Year-to-date alternatives

David Aldridge challenged me to write about functions that return lists of dates. So here goes

In blogs past I wrote about the joys of calculating year-to-date, YTD, on sparse data sets. To my mind sparsity is a good reason to not include ytd values in slightly aggregated summaries.

But that still leaves us a few methods to calculate YTD on the fly.

  • David already mentioned transformation tables
  • but dismissed the use of BETWEEN
  • in lists of dates can also be used
  • as can functions that return tables
I did a few tests on a 600,000,000 row partitioned (816 partitions) table running on Oracle 9.2.0.7 with a degree of parallel set to 2 (see Doug Burns) and bitmap indexes on all of the dimension keys. And to make things slightly more different the year starts on 1-APR-2006. So it's apples and oranges time if you want to compare things!

The tests

My denormalised time dimension table PS_DN_DT is fairly normal as things go except that it contains various additional columns to contain the date of the beginning of the year (it changes each year) and offsets for same-date-last-year. I also have defined a few data types including DAY_LIST

create or replace TYPE "DAY_LIST" AS
TABLE OF DATE;

And my own package of time series functions. One of these returns a table of date.

> _THE DATA_

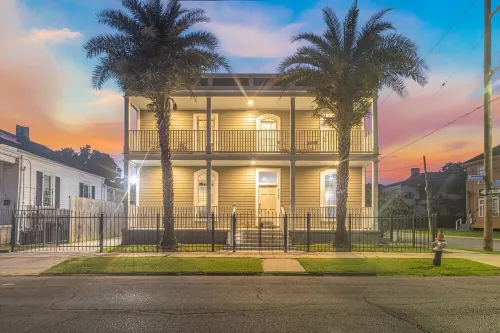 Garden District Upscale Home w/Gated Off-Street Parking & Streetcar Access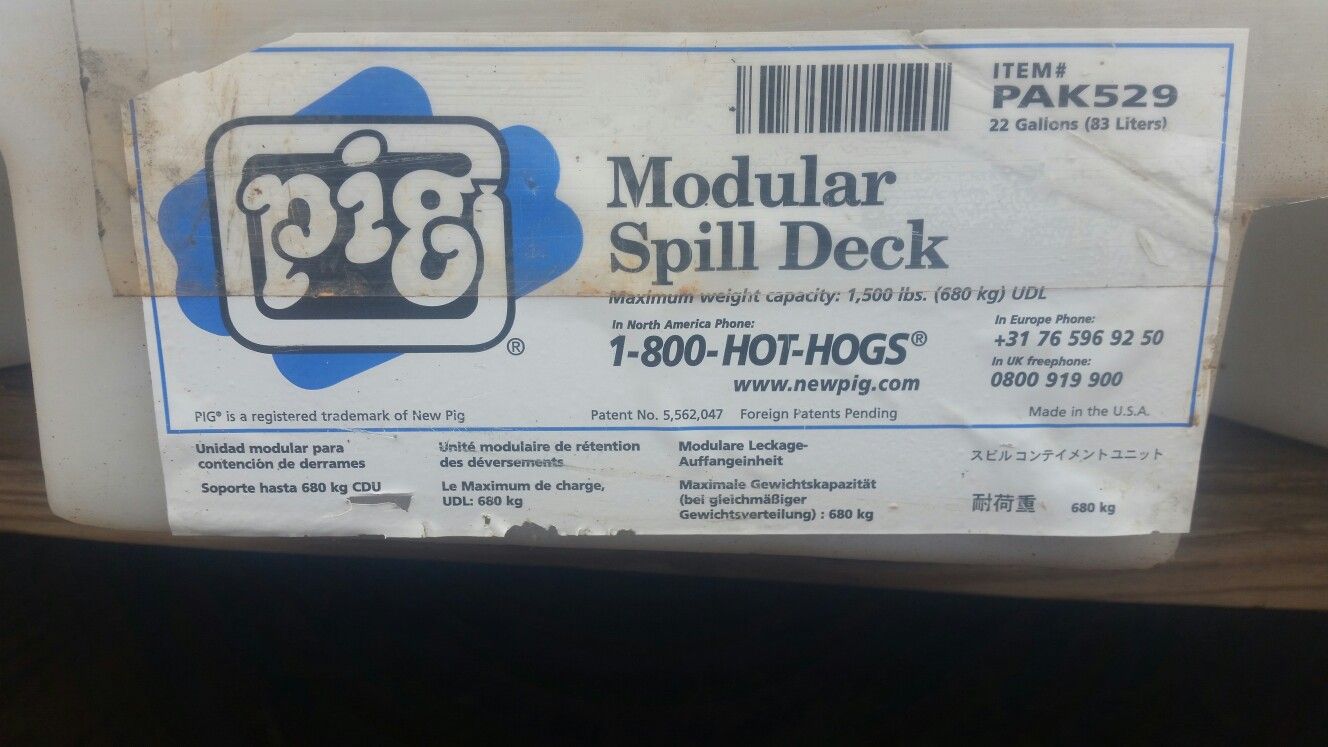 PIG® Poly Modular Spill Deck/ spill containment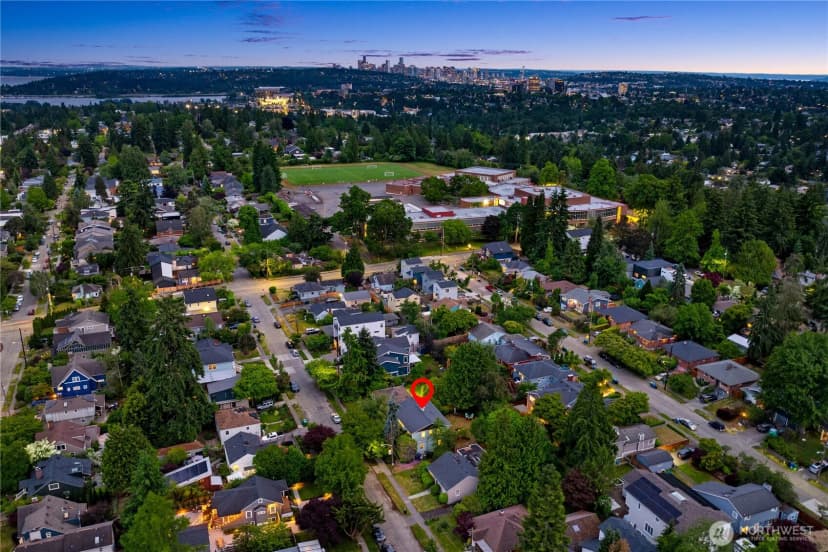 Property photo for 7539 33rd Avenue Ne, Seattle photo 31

> _CHECK YOUR UNDERSTANDING_
a) Answer these questions about the post on year-to-date alternatives.
(i) Who challenged the writer to write about functions that return lists of dates?
(ii) Which Oracle version were the tests run on?
(iii) What is the name of the denormalised time dimension table?
b) Extend the post on year-to-date alternatives, starting after its final sentence.
The lines are not used for anything here.

> _EXERCISE RESPONSES_
a)
(i) David Aldridge
(ii) Oracle 9.2.0.7
(iii) PS_DN_DT

b)
function ydt_day (p_day in date) return day_list
as
l_data day_list;
l_first_day date;
begin
select first_day into l_first_day from ps_dn_dt where actual_dt= p_day;
select cast (multiset (select actual_dt from ps_dn_dt
where actual_dt between l_first_day and p_day) as day_list)
into l_data from dual;
return l_data;
end;

Now I will look at three queries based on the same range of dates, 1-APR-2006 to 16-AUG-2006, one branch 'xxxx' and one product 'M111111' and compare three of the ways to calculate YDT - I'll leave out David's table - even though we have something very similar in place in this database. See attached file. Note I ran each query twice

The results

On the face of it there is little real difference in the clock time for any of these queries. There are differences in the query plans but probably the most significant effect is the bitmap indexes allowing the query to zero in on the rows that match.

To tell you the truth - I use the transformation table method in real-life; the table function was a "just for fun to prove I still could code" thing ;-)